> **What is expected**:
Look through the lines below and extract each one that contains "html".

> **Data for processing**:

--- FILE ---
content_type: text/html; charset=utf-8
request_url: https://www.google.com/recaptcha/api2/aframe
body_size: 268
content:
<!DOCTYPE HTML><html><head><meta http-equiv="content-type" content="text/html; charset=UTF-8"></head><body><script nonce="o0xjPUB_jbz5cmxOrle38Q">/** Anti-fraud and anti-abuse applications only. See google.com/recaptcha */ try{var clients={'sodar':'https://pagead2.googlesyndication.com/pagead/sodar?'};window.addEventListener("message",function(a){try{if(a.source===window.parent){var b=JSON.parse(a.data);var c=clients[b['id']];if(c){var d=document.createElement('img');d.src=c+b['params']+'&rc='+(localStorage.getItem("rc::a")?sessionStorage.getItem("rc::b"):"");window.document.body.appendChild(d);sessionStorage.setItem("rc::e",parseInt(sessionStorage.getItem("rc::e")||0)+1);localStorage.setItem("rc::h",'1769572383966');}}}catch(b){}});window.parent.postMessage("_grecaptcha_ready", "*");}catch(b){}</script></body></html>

> **Task answer**:
content_type: text/html; charset=utf-8
<!DOCTYPE HTML><html><head><meta http-equiv="content-type" content="text/html; charset=UTF-8"></head><body><script nonce="o0xjPUB_jbz5cmxOrle38Q">/** Anti-fraud and anti-abuse applications only. See google.com/recaptcha */ try{var clients={'sodar':'https://pagead2.googlesyndication.com/pagead/sodar?'};window.addEventListener("message",function(a){try{if(a.source===window.parent){var b=JSON.parse(a.data);var c=clients[b['id']];if(c){var d=document.createElement('img');d.src=c+b['params']+'&rc='+(localStorage.getItem("rc::a")?sessionStorage.getItem("rc::b"):"");window.document.body.appendChild(d);sessionStorage.setItem("rc::e",parseInt(sessionStorage.getItem("rc::e")||0)+1);localStorage.setItem("rc::h",'1769572383966');}}}catch(b){}});window.parent.postMessage("_grecaptcha_ready", "*");}catch(b){}</script></body></html>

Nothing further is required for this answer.